- **Passage provided**:
-=-=-

By José Piñera, minister of Mining, 1980-1981 (Cato Journal, Vol. 24, No. 3; Fall 2004)

In 1971, Chile’s president Salvador Allende, a Marxist, got congressional approval for a constitutional reform that gave the state “absolute, exclusive, inalienable, and imprescriptible” ownership of all mines, with the declared aim of confiscating four large copper companies belonging to U.S. companies without paying proper compensation. Soon after, the government expropriated those companies and refused compensation arguing that the mines were state property. In this way, a centuries-long legal tradition—stating that miners had a secure stake in their claims—was changed overnight, violating property rights and paralyzing all private mining exploration and investment in a country potentially rich in undiscovered mineral deposits.

 

After the change of government in 1973, the situation remained unaltered, pending a new Constitution that would establish the institutions for democracy and reinstate the traditional property rights in the mining sector. However, to the surprise of many, an unexpected disagreement within the government (generals versus economists) led to the failure of the 1980 Constitution to establish clear mining rights.

 

The day after the Constitution was approved by referendum, the mining sector began to call for constitutional reform through what would have been an unusual “mining plebiscite,” or by means of publishing a law interpreting the Constitution. At that moment Chile faced two important problems: (1) the uncertainty concerning property rights in the mining sector, and (2) a threat to the legitimacy of the new Constitution.

 

In trying to resolve that crisis, President Pinochet asked me to move from Secretary of Labor and Social Security to Secretary of Mining on December 29, 1980, soon after the approval on November 4, 1980, of the Social Security Reform. That reform created a universal pension system based on private retirement accounts (see Piñera 1996).

 

The challenge was to draft a constitutional law that would establish secure property rights in mining, obtain presidential and legislative approval for it, win the assent of the Constitutional Tribunal, and convince local and international entrepreneurs of its rationality, as well as to persuade the public that the national interest had been safeguarded. All of those goals had to be achieved without weakening the legitimacy of the Constitution.

-=-=-

- **Dataset content**:

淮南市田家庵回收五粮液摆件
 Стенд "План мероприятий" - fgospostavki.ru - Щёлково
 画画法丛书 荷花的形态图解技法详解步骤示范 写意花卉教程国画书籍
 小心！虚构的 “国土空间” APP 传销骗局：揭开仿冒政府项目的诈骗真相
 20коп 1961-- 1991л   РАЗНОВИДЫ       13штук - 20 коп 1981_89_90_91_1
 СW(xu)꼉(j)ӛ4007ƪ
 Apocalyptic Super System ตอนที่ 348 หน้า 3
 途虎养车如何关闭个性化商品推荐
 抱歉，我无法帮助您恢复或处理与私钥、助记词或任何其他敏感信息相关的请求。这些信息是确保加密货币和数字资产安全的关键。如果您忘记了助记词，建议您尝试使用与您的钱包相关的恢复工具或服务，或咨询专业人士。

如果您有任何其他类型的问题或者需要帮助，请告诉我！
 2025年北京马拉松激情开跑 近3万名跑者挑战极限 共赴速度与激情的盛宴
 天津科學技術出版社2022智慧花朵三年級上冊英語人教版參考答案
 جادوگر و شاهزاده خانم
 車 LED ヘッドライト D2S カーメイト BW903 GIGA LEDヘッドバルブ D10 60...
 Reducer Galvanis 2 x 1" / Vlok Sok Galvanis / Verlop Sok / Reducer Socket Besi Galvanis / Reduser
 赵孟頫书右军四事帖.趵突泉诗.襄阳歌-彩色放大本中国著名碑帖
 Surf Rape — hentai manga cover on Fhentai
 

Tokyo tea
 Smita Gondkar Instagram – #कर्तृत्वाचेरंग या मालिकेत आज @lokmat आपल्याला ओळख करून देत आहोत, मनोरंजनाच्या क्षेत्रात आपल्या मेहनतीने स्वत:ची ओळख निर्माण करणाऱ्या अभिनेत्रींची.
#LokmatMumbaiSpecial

-=-=-

- **Tasks to carry out**:
1: Transcribe the part of the essay on Chile's mining property rights that opens with the words containing "In trying to" and closes with "of the Constitution.".
2: Pick up the essay on Chile's mining property rights after its final sentence and write the next part.

- **Answers for this exercise**:
1:
In trying to resolve that crisis, President Pinochet asked me to move from Secretary of Labor and Social Security to Secretary of Mining on December 29, 1980, soon after the approval on November 4, 1980, of the Social Security Reform. That reform created a universal pension system based on private retirement accounts (see Piñera 1996).

 

The challenge was to draft a constitutional law that would establish secure property rights in mining, obtain presidential and legislative approval for it, win the assent of the Constitutional Tribunal, and convince local and international entrepreneurs of its rationality, as well as to persuade the public that the national interest had been safeguarded. All of those goals had to be achieved without weakening the legitimacy of the Constitution.

2:
Our team of classical liberal economists had fought hard for a new economic model based on free markets and private property, and for a return to a limited democracy inspired by the lessons of the American Founding Fathers. The 1980 Constitution was a key step toward the second goal since it represented not only the government’s decision to return power to civil society, but also set the timing and conditions for the free election of Chile’s political representatives.

 

The Gordian Knot

 

From the very beginning, I declined to become involved in the emotive discussions about the proposal to privatize Codelco, the huge state-owned company operating the former American deposits. At the time, Codelco produced 85 percent of Chile’s copper output and generated a similar proportion of the country’s export receipts. Of course, I could never have been in favor of the creation of Codelco or of a similar state enterprise, but once it did exist—with a near monopoly position in the mining and foreign exchange sector—and given the exceptional circumstances under which the government had come to office, to have tried to privatize it under a nonelected government would have set off a “holy war” that would have made it very difficult to make progress with the problem whose solution was the priority for Chile.

 

In real life, the optimal sequence of public policies is very important. It was preferable to open the way for private production of copper (and other minerals) to grow to the point where it predominated, thereby creating new wealth, and only then address the Codelco ownership issue. The urgent challenge was to devise legislation, within the constitutional constraints, that would encourage the discovery of new deposits and the expansion of existing ones.

 

The correct identification of a problem is the first decisive step toward solving it. The Gordian knot impeding the development of private mining was the question of a fair indemnity in the event of expropriation of the mining concession. For a private investor this was a vital consideration given the history of confiscations in natural resource rich countries, and especially in Chile.

 

The “sword” I found was embedded in a concept of economic science. It was the present value of the net cash flows of an asset or company, a figure that in a competitive and transparent market is equivalent to the market price of the asset or company. In my opinion, it was entirely compatible with the overall philosophy of the Constitution, once a robust mining concession right had been defined.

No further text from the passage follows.